Special cases are what gets difficult, and why web browsers weigh so much and take so long to develop. There are many, many HTML documents out there and unfortunately, many do not conform to the easily parse-able XHTML standard. Instead, many choose HTML 3.2 or HTML 4.0. These have special cases for HTML tags which do not require closing tags, or even worse, make it optional. But the absolute worst thing about parsing HTML are the documents which don’t even conform to HTML’s optional implementations. There are many documents which have simply forgotten a close tag, some which deemed it unnecessary, and code written by programmers who just don’t care how it works and will stick by the first correctly rendering edition of code. These are the special cases, and they must be dealt with inconveniently early in the parsing cycle. A DOM cannot be established without knowing the rules for each special case.
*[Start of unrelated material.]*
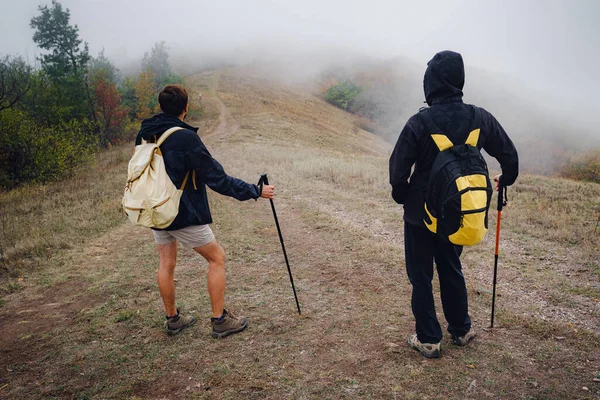 Sırt çantalı iki erkek arkadaş güz doğasında birlikte yürüyüş yapıyorlar.. — Stok fotoğraf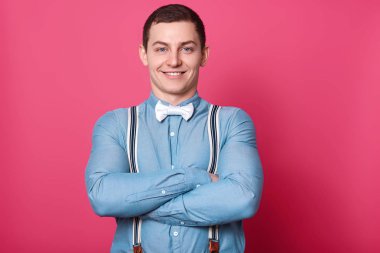 Atletik güçlü adam kollarını katlama, doğrudan kameraya bakarak, stüdyoda pembe arka plan üzerinde izole pozlar, mavi gömlek giyiyor, beyaz papyon ve soyulmuş askıları. İnsanlar ve duygular kavramı.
Therefore, any parser will need to be tweaked for each and every project. As the writer of the parser, you must know what kind of HTML you will be consuming and adapt your parser to it. I will include pseudo code for a generic parser.

class HTMLDom {
var tagStack = NULL
var dom[] = NULL

function parse (html) {
dom = //split into tags and content
foreach (dom as index => content) {
// data is returned in [text][tag] pairs
if ($index % 2 == 0) {
renderContent (html_entity_decode(trim(content)))
} else {
//strip out
processTag (substr (content, 1, strlen(content)-2))
}
}

function renderContent (content) {
// push content onto dom stack
}

function processTag (content) {
// determine if open or close tag and call approriate function
}

function processOpenTag (content) {
// establish tag
// set tag name from content
// set self-closing tag (tags like br)
//      from knowledge at design-time
// set tag's attributes
// push tag onto stack
// push tag onto dom stack
}

function processCloseTag (content)
// grab tag off stack
// if this tag closes it, remove it from the stack
// handle dom stack as needed
}
}

The non-obvious trick is that there are two stacks to be maintained: The DOM stack, which is what your code will use, and the tag stack, which the parser relies on internally for proper parsing. It becomes much harder (if at all possible) to combine these stacks.

Once you have a structured JavaScript-like DOM showing your HTML document, querying it and processing it become much easier. But once you’ve dealt with all the bad HTML people write, you’ll strive to write better HTML personally, and have a newfound respect for everyone from the kids at Firefox to the Microsoft dev’s who do Trident.